Prometheus, written as a prequel to Alien, was released in 2012.
“There was one question no one asked in all four movies, much to my amazement and surprise,” Ridley Scott said in a behind the scenes feature. “Who’s the big guy in the seat?”
Referencing what most referred to as the space jockey, he thought to explore the origins of the film. Story became the focus of the film, revolving around his original question. As a very hands-on director, Scott put together his production team and started fleshing out different ideas. John Spaihts was hired to write the script and put a lot of effort into doing so. The film, called Paradise in December of 2010, was beginning to take shape. Scott approached 20th Century Fox with a request for a $250 million budget and a project with a more adult audience in mind. The studio was reluctant, wanting a film that would gain more profits by appealing to a lower age-rating.

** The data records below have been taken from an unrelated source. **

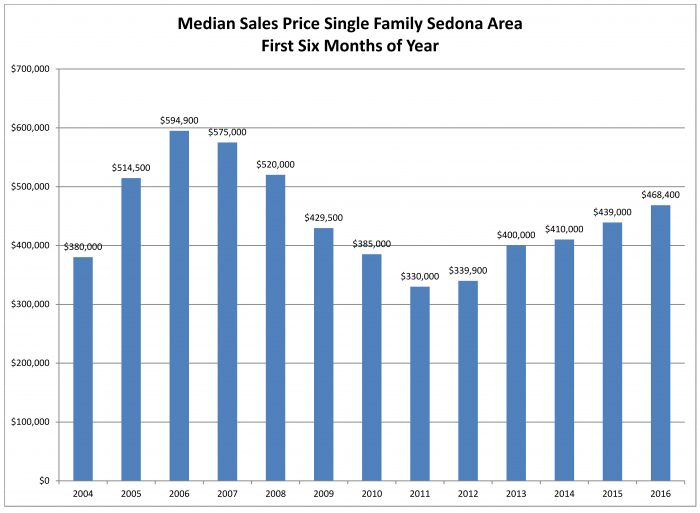 Single Family Median Sales Price First 6 mo. 2016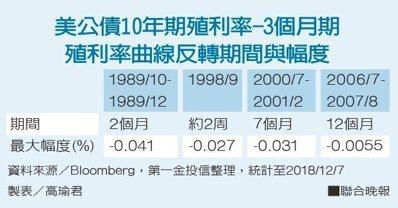資料來源/Bloomberg,第一金投信整理 製表/高瑜君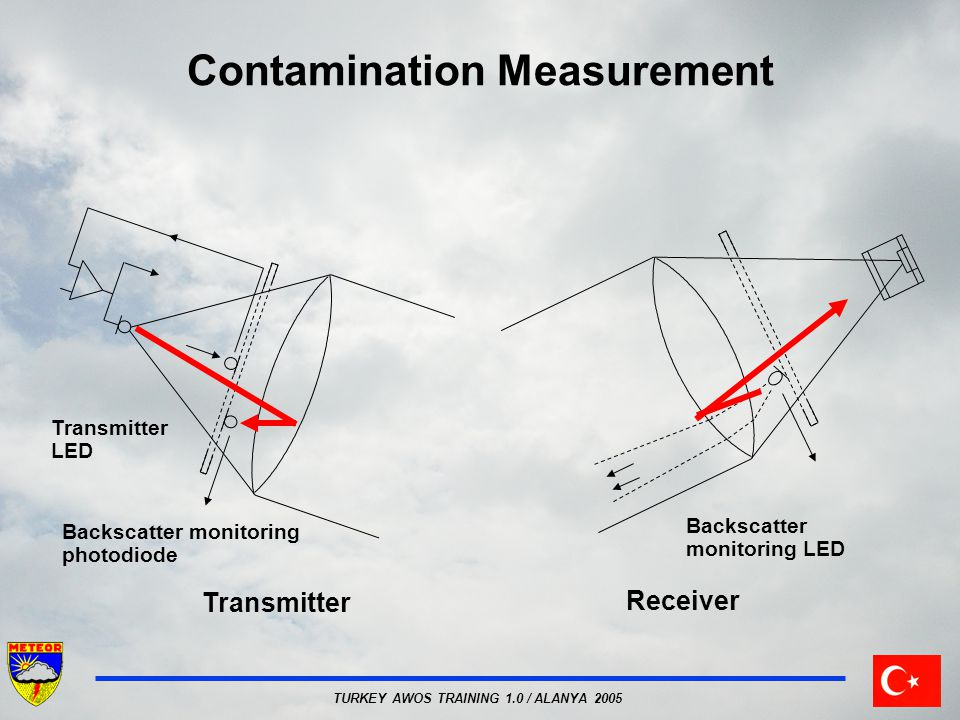 Contamination Measurement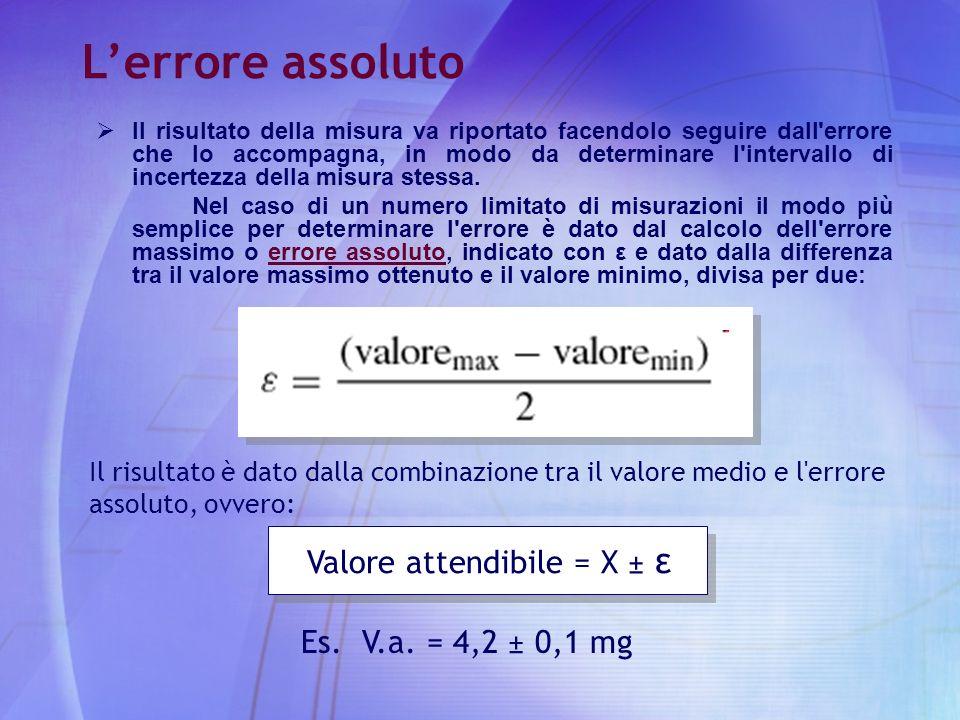 L'errore assoluto Valore attendibile = X ± ε Es. V.a. = 4,2 ± 0,1 mg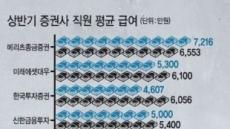 """[데이터랩] 올""""주식 사라""""리포트 1만 3089건…""""팔라""""는 달랑 1건"""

What began as a sort of proofreading of his script by Damon Lindelof, a screenwriter, comic book writer, and producer, turned out to be a replacement for Spaihts. Paradise, now Prometheus (confirmed in January of 2010), was not going to be an Alien prequel, but its own film exploring larger questions not always posed in science fiction horror. Lindelof pulled back on the Alien aspects of the film, feeling as though they had been diluted by the previous films. Eight months were spent on this new script, one which brought the character of Shaw into the forefront. To differentiate her from Ripley, the new script showed the events of the plot were a direct result of Shaw’s actions.
Charlize Theron was sought for the role of Elizabeth Shaw. Prior commitments to Mad Max: Fury Road made this impossible. Michelle Yeoh and Angelina Jolie were also considered.

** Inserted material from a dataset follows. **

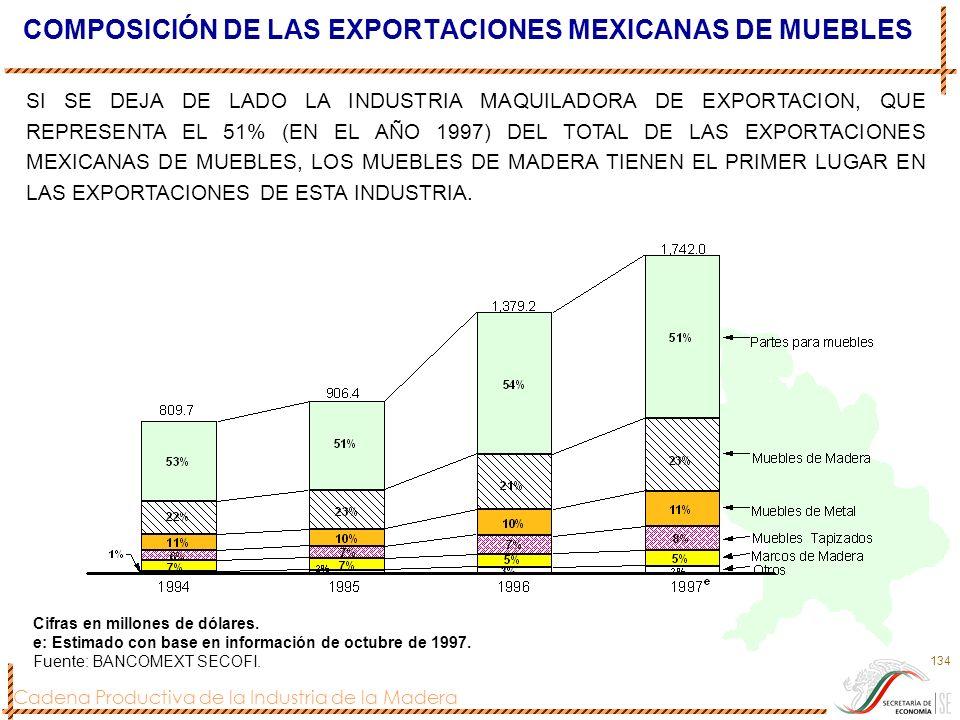 COMPOSICIÓN DE LAS EXPORTACIONES MEXICANAS DE MUEBLES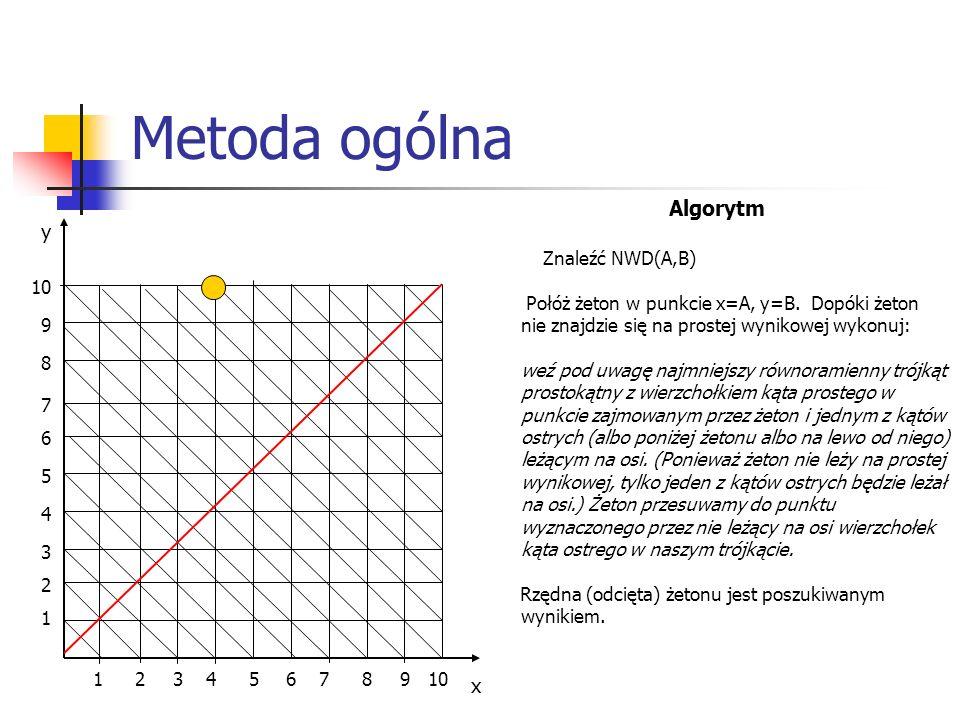 Metoda ogólna Algorytm y x Znaleźć NWD(A,B)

Lindelof stated, the film would rely on CGI only for on-set, pre-visualization of external space shots. For the rest of the film, practical effects would be what the film relied on. In agreement, Scott cited Doug Trumbull when he said, “If you can do it live, do it live.” Trumbull worked on Close Encounters of the Third Kind, Star Trek: The Motion Picture, Blade Runner, and 2001: A Space Odyssey.
Sets for the movie were built on sound stages. Some of them were over forty feet high and three hundred feet long. Because of time constraints, many of the sets had to be done so they could accommodate two or three different purposes. The interior of the pyramid had to be combined with the derelict ship of the first film. Some of the space was extended by using digital additions. Scale was important so the five large sets had to be planned down to the last foot. It was important to build the sets so the actors, and the audience, believed they were immersed in another, accurate world.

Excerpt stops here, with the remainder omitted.